On the Asymptotic Linear Convergence Speed of Anderson Acceleration Applied to ADMM

Empirical results show that Anderson acceleration (AA) can be a powerful mechanism to improve the asymptotic linear convergence speed of the Alternating Direction Method of Multipliers (ADMM) when ADMM by itself converges linearly. However, theoretical results to quantify this improvement do not exist yet. In this paper we explain and quantify this improvement in linear asymptotic convergence speed for the special case of a stationary version of AA applied to ADMM. We do so by considering the spectral properties of the Jacobians of ADMM and the stationary version of AA evaluated at the fixed point, where the coefficients of the stationary AA method are computed such that its asymptotic linear convergence factor is optimal. The optimal linear convergence factors of this stationary AA-ADMM method are computed analytically or by optimization, based on previous work on optimal stationary AA acceleration.
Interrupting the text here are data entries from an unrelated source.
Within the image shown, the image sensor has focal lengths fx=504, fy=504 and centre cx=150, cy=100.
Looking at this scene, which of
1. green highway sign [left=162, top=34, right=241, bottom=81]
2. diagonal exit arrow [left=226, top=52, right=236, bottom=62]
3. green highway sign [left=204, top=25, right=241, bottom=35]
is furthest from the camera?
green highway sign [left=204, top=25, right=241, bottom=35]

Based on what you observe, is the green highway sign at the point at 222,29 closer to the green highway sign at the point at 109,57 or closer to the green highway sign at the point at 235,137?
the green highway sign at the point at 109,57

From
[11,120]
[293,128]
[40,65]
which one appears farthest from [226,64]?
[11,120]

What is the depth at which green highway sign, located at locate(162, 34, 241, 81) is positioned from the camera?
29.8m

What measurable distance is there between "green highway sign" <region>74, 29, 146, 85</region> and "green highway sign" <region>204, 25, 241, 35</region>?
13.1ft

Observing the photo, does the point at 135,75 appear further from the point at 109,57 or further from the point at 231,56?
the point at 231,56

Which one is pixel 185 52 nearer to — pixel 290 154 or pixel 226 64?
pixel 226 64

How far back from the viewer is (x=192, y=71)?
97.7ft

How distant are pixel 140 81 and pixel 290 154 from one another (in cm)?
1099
Using this spectral picture and those analytical results, our approach provides new insight into how and by how much the stationary AA method can improve the asymptotic linear convergence factor of ADMM. Numerical results also indicate that the optimal linear convergence factor of the stationary AA methods gives a useful estimate for the asymptotic linear convergence speed of the non-stationary AA method that is used in practice.

Automated summary

Empirical results demonstrate that Anderson acceleration can enhance the asymptotic linear convergence speed of the Alternating Direction Method of Multipliers (ADMM) when ADMM converges linearly. The paper explains and quantifies this improvement for a special case of a stationary version of Anderson acceleration applied to ADMM. Numerical results suggest that the optimal linear convergence factor of stationary AA method can give a useful estimate for the asymptotic linear convergence speed of the non-stationary AA method used in practice.